In order to understand how companies grow through M&A, let’s start with today’s biggest cannabis players.

Cannabis M&A 101: Here’s How Major Players Have Merged and Acquired 

If you want to understand how to successfully leverage M&A to grow your own cannabusiness, take some lessons from today’s top players.  

Tilray Merges with Its Largest Shareholder 

Tilray has completed multiple successful mergers, such as their recent merge with High Park. This merger allowed them to obtain a 662,000 square foot greenhouse facility. 

However, Tilray’s most notable merger was their recent merge with Privateer, which allowed Tilray to take back control of their stock prices. Before the merger, Privateer held the majority of Tilray’s stock. Vivien Azer, an analyst with Cowen and Company, told CBC News that the transaction effectively flips the control of a stock sale from Privateer to Tilray and provides Tilray more control. Specifically, the deal allows Tilray to increase its ability to manage the shares within the hands of public investors.

Aurora Buys Up The Competition 

“If you can’t beat ’em, join ’em.” That’s exactly what Aurora did during a round of mergers in 2018. 

In the past, marijuana producers were smaller, independent companies. As you can imagine, being a smaller company in a growing field of giants has its struggles. Access to capital is a huge barrier to expansion, but so are more complex issues such as the infrastructure required to distribute cannabis in different states and provinces. If a small, independent-type business hopes to expand, they face an uphill battle and often don’t have the team, expertise, and capital required to expand to the level that giants such as Aurora already play at.

Not only did Aurora merge with smaller producers such as H2Biopharma, they also merged with their main competitor, CanniMed.

Canopy Preparing for the Future 

Canopy’s biggest merger yet was with the U.S. company Acreage, but the deal going through is contingent on the end of cannabis prohibition in the U.S. Even still, the merger allows Acreage shareholders to rake in about $300 million, with the rest of the money contingent on legalization at the U.S. federal level. This is a bold move by Canopy because it’s a complicated deal with lots of red tape — if the deal is completed, however, it would position Canopy as a global player to be reckoned with.

Interested in growing your own company through M&A?

Wondering where to go from here? Good news! You can acquire what you lack. M&A can help solve a variety of problems faced by growing companies.

Here’s what you can focus on: 

1) Keep an eye on top players 

It helps to know what’s going on in the big leagues, even if you’re in the little leagues at the moment. Keep an eye on new trends, big mergers, and other top stories. These can help you predict trends in the future, avoid making the same mistakes, and start to learn patterns within the industry.  

2) Understand your strengths and weaknesses   

Successful M&A is a result of each party leveraging their strengths and weaknesses to create something greater together than what existed when they were apart. 

For example, Tilray’s merger with Natura Naturals Holdings allowed Tilray to supply more cannabis products across Canada to a customer list they previously didn’t have access to. Tilray’s ability to widely distribute matched with Natural Naturals Holdings customer list combined to create something bigger than they were before.

# [Provided material]
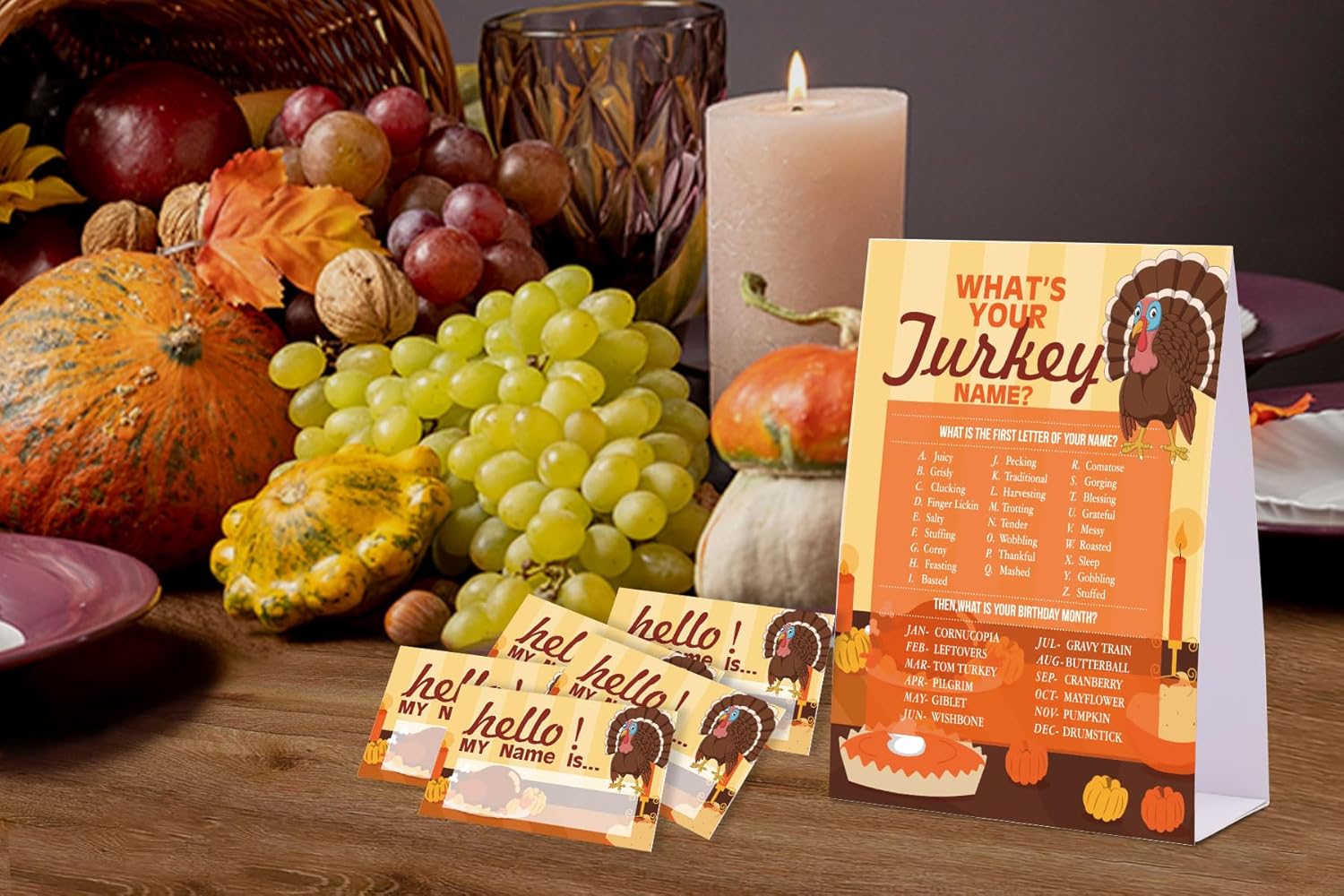 Juego de nombre de Acción de Gracias, con texto en inglés “What’s Your Turkey”, paquete de 1 letrero y 30 etiquetas de nombre, juegos de fiesta de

# [Exercises]
A. List every company that the cannabis M&A article says Tilray merged with.
B. Quote the passage of the cannabis M&A article starting at "Here’s what you" and ending at "they were before.".

# [Numbered responses]
A.
High Park
Privateer
Natura Naturals Holdings

B.
Here’s what you can focus on: 

1) Keep an eye on top players 

It helps to know what’s going on in the big leagues, even if you’re in the little leagues at the moment. Keep an eye on new trends, big mergers, and other top stories. These can help you predict trends in the future, avoid making the same mistakes, and start to learn patterns within the industry.  

2) Understand your strengths and weaknesses   

Successful M&A is a result of each party leveraging their strengths and weaknesses to create something greater together than what existed when they were apart. 

For example, Tilray’s merger with Natura Naturals Holdings allowed Tilray to supply more cannabis products across Canada to a customer list they previously didn’t have access to. Tilray’s ability to widely distribute matched with Natural Naturals Holdings customer list combined to create something bigger than they were before.